Law Enforcement and Mental Health

Some suggested that police funding be shifted in whole or part to mental health and mental illness programs.  This reflects a curious logic: Lack of mental health resources and police are the problems.

Policing makes civil society possible.  If you want to undermine and highjack a government, how better than to undermine and abolish its police.  Seeing all officers tarred with the same brush breaks my heart.  The vast majority are good citizens taking a bad rap.

Ronald Reagan knocked Federal funding for mental health research and treatment in the head.  As cash-strapped state programs failed, a large portion of managing our mentally ill fell to police and jailers, folks never meant, trained or equipped for the job.

You would be hard pressed to find a more fevered advocate for mental health research and treatment than me.  After an embarrassing number of hours on the couch, psychiatrist Dr. Eugene Chernel saved my life and launched me on a theretofore unimagined course.  Not that it matters, but in my early forties I picked up an M.S. in Psychology.  Over thirty years I have facilitated peer support groups at The Dougy Center for Grieving Children and Families.  While the Center does not provide “counseling,” our commitment has assisted thousands through some of life’s most excruciating  times.

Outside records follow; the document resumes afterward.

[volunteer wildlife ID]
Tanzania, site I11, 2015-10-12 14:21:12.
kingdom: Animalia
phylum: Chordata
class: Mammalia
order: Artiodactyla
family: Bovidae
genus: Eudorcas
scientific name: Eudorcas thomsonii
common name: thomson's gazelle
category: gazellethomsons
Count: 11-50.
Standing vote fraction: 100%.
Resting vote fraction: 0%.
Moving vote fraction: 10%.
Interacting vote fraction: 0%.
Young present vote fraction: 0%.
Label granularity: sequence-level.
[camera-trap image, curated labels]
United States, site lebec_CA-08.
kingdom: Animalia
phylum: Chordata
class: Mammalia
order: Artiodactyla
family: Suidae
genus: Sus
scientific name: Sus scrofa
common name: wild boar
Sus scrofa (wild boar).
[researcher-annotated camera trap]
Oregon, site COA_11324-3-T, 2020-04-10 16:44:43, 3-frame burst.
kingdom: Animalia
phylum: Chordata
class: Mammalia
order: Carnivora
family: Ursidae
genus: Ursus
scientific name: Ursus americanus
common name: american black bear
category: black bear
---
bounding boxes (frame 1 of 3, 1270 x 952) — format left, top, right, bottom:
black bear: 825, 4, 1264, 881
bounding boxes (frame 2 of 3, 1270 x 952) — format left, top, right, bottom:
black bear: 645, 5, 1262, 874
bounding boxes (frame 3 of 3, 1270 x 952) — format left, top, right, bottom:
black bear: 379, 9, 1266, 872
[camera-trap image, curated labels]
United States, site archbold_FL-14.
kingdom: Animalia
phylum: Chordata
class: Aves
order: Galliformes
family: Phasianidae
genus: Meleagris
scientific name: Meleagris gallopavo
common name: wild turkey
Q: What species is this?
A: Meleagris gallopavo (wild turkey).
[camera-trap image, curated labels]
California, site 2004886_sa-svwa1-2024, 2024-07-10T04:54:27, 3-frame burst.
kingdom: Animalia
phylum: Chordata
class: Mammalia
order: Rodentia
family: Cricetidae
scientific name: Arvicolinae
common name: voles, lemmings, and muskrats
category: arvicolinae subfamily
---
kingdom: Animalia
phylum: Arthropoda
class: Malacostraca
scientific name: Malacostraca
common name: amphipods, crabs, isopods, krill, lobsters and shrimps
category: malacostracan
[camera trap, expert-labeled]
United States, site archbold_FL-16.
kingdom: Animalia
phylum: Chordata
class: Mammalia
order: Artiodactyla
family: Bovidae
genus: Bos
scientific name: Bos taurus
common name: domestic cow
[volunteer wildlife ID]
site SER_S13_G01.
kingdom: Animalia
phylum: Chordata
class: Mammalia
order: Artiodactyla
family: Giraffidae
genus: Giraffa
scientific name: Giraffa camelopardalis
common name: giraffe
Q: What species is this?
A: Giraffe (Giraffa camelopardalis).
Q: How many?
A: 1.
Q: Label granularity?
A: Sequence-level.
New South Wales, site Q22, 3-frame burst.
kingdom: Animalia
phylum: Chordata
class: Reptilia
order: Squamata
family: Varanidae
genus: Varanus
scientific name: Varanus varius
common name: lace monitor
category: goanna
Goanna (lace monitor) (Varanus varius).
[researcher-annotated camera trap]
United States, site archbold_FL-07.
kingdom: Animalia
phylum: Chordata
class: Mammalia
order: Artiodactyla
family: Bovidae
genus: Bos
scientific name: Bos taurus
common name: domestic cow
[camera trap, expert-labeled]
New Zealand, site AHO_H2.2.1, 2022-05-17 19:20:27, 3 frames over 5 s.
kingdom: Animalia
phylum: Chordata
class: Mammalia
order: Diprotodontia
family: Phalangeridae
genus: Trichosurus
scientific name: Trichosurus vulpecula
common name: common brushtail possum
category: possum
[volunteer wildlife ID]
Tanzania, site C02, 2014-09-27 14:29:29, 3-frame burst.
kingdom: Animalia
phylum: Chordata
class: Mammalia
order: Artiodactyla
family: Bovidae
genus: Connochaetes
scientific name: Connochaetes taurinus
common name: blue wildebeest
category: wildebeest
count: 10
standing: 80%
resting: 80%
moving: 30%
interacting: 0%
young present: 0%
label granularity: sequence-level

We need robust mental health programs; we need robust policing.  Of course, mental health desperately needs more money.  Getting it by reducing or eliminating police is foolhardy.

Admit it or not, we all wrestle with mental issues.  When life’s challenges begins to feel overwhelming, I may again run to a shrink.  When I witness a head-on collision, some jerk is kicking in my neighbor’s door, or my seven-year-old does not get off the school bus who do I call, my shrink or a cop?  For me it’s a no-brainer.